The struggle over education’s purpose

A Mennonite College for Everyone (?): Goshen College and the Quest for Identity and Inclusion, 1960-2020 by John D. Roth (Goshen College, 2023)

While reading John D. Roth’s social history of Goshen College, the words of Ecclesiastes 1:9 came to mind: “There is nothing new under the sun.” ­Goshen’s challenges were (and are) similar to other church-affiliated schools. Concerns about “theological drift,” raised at Goshen a century ago, continue not only there but at other faith-based institutions. A faculty member at my university recently expressed similar worry about losing our faith-centered focus, using the same language of theological drift.

In A Mennonite College for Everyone (?), Roth challenges his readers to understand Goshen College and its history in a new way. He argues for the universal in the particular. The challenges Goshen has faced in attempting to become an inclusive institution offer a “microcosm of the church’s own tumultuous response to rapid cultural, economic and political changes,” Roth writes. The lessons learned from the tumult can be instructive not only for Christian higher education but also for churches, other institutions and people of faith who struggle with what it means to be truly inclusive. 

Although Roth focuses on the era from 1960 to 2020, he begins by reaching further into the past: ­Goshen College’s beginnings, its lean early years and its brief closure in 1923 after the Mennonite Board of Education shut the college, hoping to purge it of worldliness. When it reopened the next year, leaders privileged Mennonite orthodoxy and uniformity over critical thinking and creativity. The closure foreshadowed tensions faced for the next century as people with competing views grappled over the purpose of education: to ­codify tradition or to encourage liberation, diversity and innovation.   

Questions about the purpose of education, and thus the purpose of Goshen College, inform Roth’s inquiry. The Vietnam War, racial unrest, the feminist awakening and the sexual revolution forced college leaders to perpetually reevaluate what a Goshen education should look like — especially when expectations about what it meant to be Mennonite differed, sometimes drastically, from changing cultural norms. 

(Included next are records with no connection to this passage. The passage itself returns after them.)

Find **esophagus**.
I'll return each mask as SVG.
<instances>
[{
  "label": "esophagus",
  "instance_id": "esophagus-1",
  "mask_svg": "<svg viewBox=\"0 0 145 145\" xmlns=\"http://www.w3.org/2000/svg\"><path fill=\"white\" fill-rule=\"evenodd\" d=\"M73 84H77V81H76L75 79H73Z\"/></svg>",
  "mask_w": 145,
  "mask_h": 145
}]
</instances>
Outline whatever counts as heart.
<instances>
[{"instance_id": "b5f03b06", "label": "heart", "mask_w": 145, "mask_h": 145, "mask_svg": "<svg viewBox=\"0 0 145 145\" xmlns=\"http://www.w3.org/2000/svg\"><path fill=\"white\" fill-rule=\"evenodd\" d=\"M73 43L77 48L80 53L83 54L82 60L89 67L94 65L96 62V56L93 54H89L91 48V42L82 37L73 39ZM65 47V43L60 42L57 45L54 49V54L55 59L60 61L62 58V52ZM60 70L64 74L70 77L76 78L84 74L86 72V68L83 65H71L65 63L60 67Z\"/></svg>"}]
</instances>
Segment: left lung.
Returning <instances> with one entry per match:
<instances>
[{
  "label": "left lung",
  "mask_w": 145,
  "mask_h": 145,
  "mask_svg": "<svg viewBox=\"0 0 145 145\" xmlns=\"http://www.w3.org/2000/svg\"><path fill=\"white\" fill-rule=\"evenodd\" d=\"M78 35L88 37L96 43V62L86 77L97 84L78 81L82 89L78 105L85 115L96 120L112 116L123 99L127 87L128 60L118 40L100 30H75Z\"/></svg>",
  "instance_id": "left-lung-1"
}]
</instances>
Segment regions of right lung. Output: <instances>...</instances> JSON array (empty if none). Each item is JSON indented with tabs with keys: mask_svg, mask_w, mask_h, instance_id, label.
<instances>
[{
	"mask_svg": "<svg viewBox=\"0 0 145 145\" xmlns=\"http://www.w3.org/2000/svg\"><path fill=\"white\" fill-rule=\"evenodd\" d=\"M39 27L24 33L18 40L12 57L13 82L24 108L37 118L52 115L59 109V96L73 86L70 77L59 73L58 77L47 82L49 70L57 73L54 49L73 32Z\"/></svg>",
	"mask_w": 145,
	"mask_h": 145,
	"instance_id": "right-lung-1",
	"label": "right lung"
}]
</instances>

Roth deftly handles the matter of LGBTQ inclusion, contextualizing Goshen’s changing policy by placing it within the broader framework of Mennonite discussions. He explores ­Goshen’s courageous decision to hire queer faculty — a decision that put it at odds with most other Christian-­affiliated institutions in the United States, precipitating its exit from the Council for Christian Colleges and Universities in 2015. (Eastern Mennonite University also left the council around the same time.)  

The chapter exploring Goshen’s 2009 decision to play the national anthem before some athletic competitions describes the difficulty administrators faced: trying to hew closely to a Mennonite identity while cultivating a diverse student body that didn’t understand the historical or theological reasons for eschewing public displays of patriotism. Alongside this inflection point, Roth dedicates significant space to Goshen College’s attempt to become more racially diverse, describing its many initiatives to attract and retain Black and Hispanic students through specific programs, targeted recruitment and funding. 

Although some of these efforts were successful, Roth notes that “the most significant barrier to full inclusion — and likely the most subtle — was the cultural power exerted by the White majority on campus who perceived themselves to be at the cutting edge of Mennonite progressivism.” The majority’s assumed identity as capacious hosts, he suggests, caused racial and ethnic minorities to be perceived as guests rather than as full members of the college community. 

This interrogation of the inclusion ideal may be the most important contribution of Roth’s book. His last chapter, “Reflections on Institutional (and Personal) Transformation,” looks at the risks inherent in allowing those with power and privilege to define community, inclusion and identity. Roth considers it “overly nostalgic and ethnocentric” to believe that the college’s diverse student body diminishes its Mennonite identity. But it’s also problematic to replace that identity with “an equally simplistic progressive narrative.” Instead, Roth advocates “right remembering”: telling our histories with factual accuracy, empathy for other viewpoints and a posture of confession. 

Roth offers a new narrative about old and ongoing tensions that will interest alumni of Mennonite colleges and universities and anyone who cares about Mennonite higher education. 

 

Melanie Springer Mock is professor of English at George Fox University in Newberg, Ore.